On systems running NIS+ the procedure is similar; again, please refer to your system documentation.
If you do not want to change the /etc/services
file or the NIS database, you can configure the service port numbers in the lsf.conf
file (typically installed in /etc
). Edit the lsf.conf
file and add the following lines:
LSF_RES_PORT=3878
LSF_LIM_PORT=3879
LSB_MBD_PORT=3881
LSB_SBD_PORT=3882
LSF_ID_PORT=113
You must make sure that the same entries are added to the /etc/lsf.conf
file on every host.
The lsfsetup
Host Setup procedure normally configures each LSF server host to start the LSF daemons when the host boots. This section describes the changes lsfsetup
makes to your system, and describes how to perform this setup by hand.
The LSF daemons must be run by root on every server host in the cluster. The steps required to set up daemons are different under different versions of UNIX. In any case, the LSF daemons should be started after all other networking and NFS daemons, and after the filesystems containing the LSF executables and configuration files are available.

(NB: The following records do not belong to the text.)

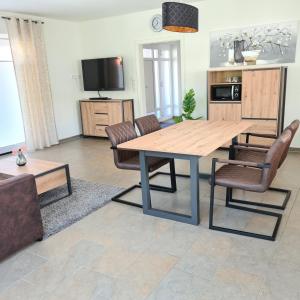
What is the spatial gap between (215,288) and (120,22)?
583cm

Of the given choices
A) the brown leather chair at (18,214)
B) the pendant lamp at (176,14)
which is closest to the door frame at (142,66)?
the pendant lamp at (176,14)

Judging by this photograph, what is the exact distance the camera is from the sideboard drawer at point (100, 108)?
6.68m

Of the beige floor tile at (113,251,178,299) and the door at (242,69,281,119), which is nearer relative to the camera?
the beige floor tile at (113,251,178,299)

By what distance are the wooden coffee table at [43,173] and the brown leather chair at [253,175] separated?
71.7 inches

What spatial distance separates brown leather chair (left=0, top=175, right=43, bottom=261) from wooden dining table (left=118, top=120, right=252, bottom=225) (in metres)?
0.93

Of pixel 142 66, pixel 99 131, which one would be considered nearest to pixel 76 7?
pixel 142 66

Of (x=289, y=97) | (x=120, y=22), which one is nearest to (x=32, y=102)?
(x=120, y=22)

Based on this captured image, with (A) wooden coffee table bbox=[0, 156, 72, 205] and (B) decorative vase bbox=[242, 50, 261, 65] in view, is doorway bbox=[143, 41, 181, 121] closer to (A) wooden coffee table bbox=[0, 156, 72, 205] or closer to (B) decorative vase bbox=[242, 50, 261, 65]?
(B) decorative vase bbox=[242, 50, 261, 65]

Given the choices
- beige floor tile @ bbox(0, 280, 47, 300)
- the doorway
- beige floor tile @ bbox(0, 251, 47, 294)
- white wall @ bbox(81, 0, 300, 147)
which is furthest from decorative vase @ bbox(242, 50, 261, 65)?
beige floor tile @ bbox(0, 280, 47, 300)

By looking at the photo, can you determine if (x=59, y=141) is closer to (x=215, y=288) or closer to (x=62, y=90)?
(x=62, y=90)

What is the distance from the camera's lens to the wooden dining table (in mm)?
2721

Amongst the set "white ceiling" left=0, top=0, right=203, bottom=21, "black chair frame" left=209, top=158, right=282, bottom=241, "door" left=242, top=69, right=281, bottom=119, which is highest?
"white ceiling" left=0, top=0, right=203, bottom=21

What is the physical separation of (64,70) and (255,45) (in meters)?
4.04

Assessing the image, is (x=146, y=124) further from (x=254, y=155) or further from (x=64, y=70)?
(x=64, y=70)
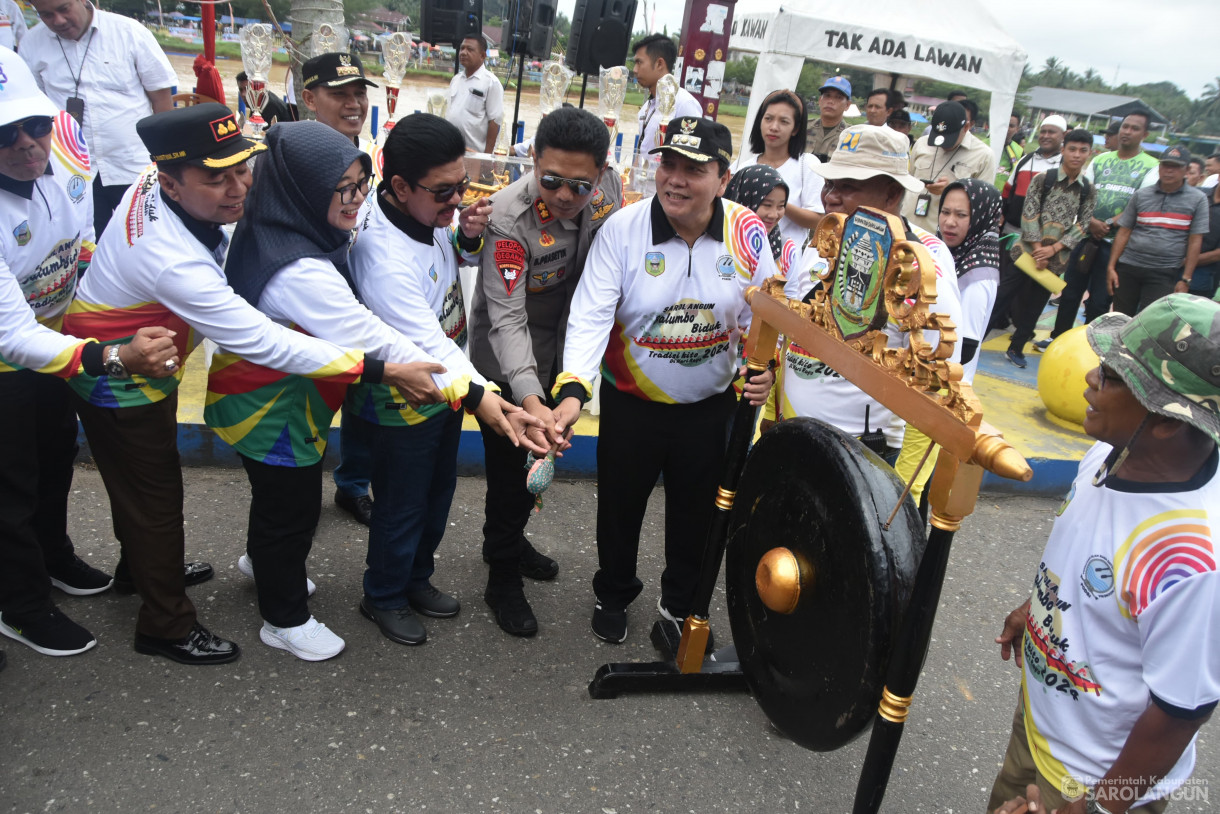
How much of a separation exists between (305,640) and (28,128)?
1731mm

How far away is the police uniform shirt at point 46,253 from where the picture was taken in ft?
7.14

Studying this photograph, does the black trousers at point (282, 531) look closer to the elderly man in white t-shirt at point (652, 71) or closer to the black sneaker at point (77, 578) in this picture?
the black sneaker at point (77, 578)

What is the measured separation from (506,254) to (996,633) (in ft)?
8.52

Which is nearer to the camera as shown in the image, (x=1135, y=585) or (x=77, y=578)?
(x=1135, y=585)

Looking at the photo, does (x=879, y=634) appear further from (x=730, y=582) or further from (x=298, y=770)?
(x=298, y=770)

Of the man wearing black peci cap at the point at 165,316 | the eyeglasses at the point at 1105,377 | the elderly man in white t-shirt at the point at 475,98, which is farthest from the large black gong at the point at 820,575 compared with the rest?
the elderly man in white t-shirt at the point at 475,98

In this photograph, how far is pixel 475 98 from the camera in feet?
22.2

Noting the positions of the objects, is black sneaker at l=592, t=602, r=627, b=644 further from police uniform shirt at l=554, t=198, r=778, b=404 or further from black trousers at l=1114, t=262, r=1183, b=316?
black trousers at l=1114, t=262, r=1183, b=316

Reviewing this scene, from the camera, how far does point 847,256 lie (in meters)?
2.03

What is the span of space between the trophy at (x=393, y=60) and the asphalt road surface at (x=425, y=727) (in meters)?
3.13

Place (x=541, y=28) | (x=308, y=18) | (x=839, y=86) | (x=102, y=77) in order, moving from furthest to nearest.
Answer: (x=541, y=28)
(x=839, y=86)
(x=308, y=18)
(x=102, y=77)

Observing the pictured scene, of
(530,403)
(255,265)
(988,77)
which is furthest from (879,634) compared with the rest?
(988,77)

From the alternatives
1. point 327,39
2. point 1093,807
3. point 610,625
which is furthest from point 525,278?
point 327,39

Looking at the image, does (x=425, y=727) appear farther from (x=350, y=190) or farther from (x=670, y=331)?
(x=350, y=190)
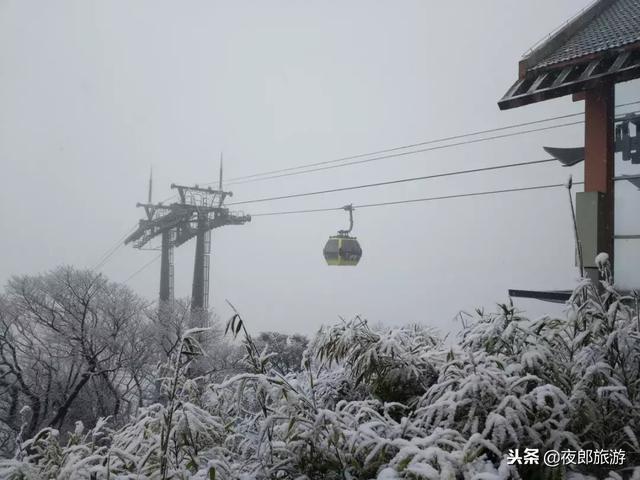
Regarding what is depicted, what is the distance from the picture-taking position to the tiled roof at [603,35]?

On BSD-based UNIX systems such as ULTRIX, SunOS 4, and ConvexOS, the startup commands should be placed at the end of the /etc/rc.local
script. lsfsetup
adds the following text to the /etc/rc.local
script to start the daemons:
# %LSF_START% Start LSF daemons
/usr/local/lsf/etc/lsf_daemons start
# %LSF_END%
On HP-UX 9.x, you should add the above command to the localrc
function in the /etc/rc
file. If your site has created a local startup file such as /etc/rc.local
, you should put the startup command into that file instead.
On System V- and POSIX-based systems such as Digital UNIX, Solaris, SGI IRIX, and HP-UX 10.x, daemons are started and stopped by scripts in the /etc/init.d
and/etc/rc*.d
, or /sbin/init.d
and /sbin/rc*.d
, directories. lsfsetup
links the LSF_SERVERDIR/lsf_daemons
script file from the distribution into the appropriate place depending on the run state defined in /etc/inittab
. If the /etc/init.d
directory exists, lsfsetup
creates symbolic links in the /etc
directories; if /sbin/init.d
exists, the links are created in /sbin
. As an example, lsfsetup
will create the following links if the run state in /etc/inittab
is defined as 3:
# ln -s /usr/local/lsf/etc/lsf_daemons /etc/init.d/lsf
# ln -s /etc/init.d/lsf /etc/rc3.d/S95lsf
The LSF daemons must be started on every server host in the LSF cluster.